Lei Maria da Penha teve "efeito prático e simbólico", diz governo

Para subsecretária da Secretaria Especial de Políticas para as Mulheres (SPM), lei deu "visibilidade" para punições a homens

EFE |

A lei brasileira que combate a violência doméstica contra a mulher, conhecida como Lei Maria da Penha, completa nesta semana quatro anos de existência, período em que acumulou efeitos positivos na luta contra este delito, disseram autoridades nesta quarta-feira.

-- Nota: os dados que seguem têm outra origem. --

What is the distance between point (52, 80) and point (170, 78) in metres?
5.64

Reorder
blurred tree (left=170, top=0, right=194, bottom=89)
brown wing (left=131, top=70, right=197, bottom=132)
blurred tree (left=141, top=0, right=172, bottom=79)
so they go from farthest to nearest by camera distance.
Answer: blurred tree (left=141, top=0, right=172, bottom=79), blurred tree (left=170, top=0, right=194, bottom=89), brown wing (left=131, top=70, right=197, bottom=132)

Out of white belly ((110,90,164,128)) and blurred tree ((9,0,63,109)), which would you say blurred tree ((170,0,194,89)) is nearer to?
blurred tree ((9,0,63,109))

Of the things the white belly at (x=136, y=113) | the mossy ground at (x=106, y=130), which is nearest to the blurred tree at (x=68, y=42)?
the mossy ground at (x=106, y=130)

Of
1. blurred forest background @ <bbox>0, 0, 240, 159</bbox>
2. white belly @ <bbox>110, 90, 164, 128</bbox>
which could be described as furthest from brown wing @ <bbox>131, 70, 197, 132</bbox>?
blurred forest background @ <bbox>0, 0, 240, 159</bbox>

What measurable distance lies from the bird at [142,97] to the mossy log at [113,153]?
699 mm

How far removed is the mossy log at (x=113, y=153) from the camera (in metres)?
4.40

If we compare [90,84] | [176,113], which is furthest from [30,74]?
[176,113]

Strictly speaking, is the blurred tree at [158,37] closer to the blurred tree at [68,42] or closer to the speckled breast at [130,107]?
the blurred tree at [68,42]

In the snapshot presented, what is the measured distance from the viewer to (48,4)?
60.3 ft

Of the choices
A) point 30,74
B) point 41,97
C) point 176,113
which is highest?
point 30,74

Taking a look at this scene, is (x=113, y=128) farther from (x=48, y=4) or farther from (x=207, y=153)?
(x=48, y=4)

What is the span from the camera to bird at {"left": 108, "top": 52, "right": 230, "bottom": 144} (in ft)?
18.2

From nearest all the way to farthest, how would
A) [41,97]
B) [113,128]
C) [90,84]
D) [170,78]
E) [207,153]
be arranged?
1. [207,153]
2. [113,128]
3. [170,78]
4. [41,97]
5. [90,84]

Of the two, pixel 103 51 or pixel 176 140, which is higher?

Para a socióloga Lourdes Maria Bandeira, subsecretária de Planejamento e Gestão Interna da Secretaria Especial de Políticas para as Mulheres (SPM), considera que a lei teve o "efeito prático e simbólico" de dar "visibilidade" à violência contra a mulher.

A lei que protege às mulheres, sancionada em 7 de agosto de 2006, em homenagem à Maria da Penha Maia Fernandes, biofarmacêutica que ficou paraplégica depois de levar um tiro do próprio marido enquanto dormia e conseguiu que ele fosse condenado. O agressor tentou encobrir o crime, alegando que sua esposa havia sido baleada durante um assalto.

Desde 2006, a lei estabelece uma série de proteções às mulheres vítimas de violência doméstica. A lei prevê para os agressores penas de prisão ao invés das multas com que eram castigadas anteriormente, o que nem sempre é cumprido.

Segundo a assessora do Centro Feminista de Estudos e Assessoria (Cfemea), Myllena Calasans de Matos, um exemplo da lei não cumprida é o de Eliza Samudio, ex-amante do goleiro Bruno, do clube Flamengo, que denunciou no ano passado agressões do jogador, e não recebeu a proteção devida. Eliza está desaparecida desde junho e a Polícia considera que foi assassinada, embora até agora o corpo não tenha sido encontrado.

Um relatório publicado nesta semana pela Secretaria Especial de Políticas para as Mulheres afirma que no primeiro semestre deste ano ocorreram 343.063 ligações para o número habilitado para receber denúncias de violência doméstica contra mulher, o que representa aumento de 112% em comparação com o mesmo período de 2009.

Uma grande parcela das mulheres que ligou para o serviço tem entre 25 e 50 anos (67,3%), nível básico de escolaridade (48,3%) e (72,1%) declarou estar convivendo com o agressor. O perfil dos agressores mostra que a maioria tem entre 20 e 45 anos (73,4%) e um nível básico de educação (55,3%). Em metade dos casos a vítima afirma correr risco de morte e 57% sofre violência diariamente.

A SPM esclareceu que o crescimento das denúncias não reflete aumento da violência contra mulher, mas maior conscientização da utilização dos mecanismos de proteção da lei Maria da Penha. A cultura machista continua sendo chave, e apesar dos avanços, muitas mulheres "não têm autonomia emocional e afetiva" e ainda falta "igualdade no espaço doméstico", justifica Bandeira.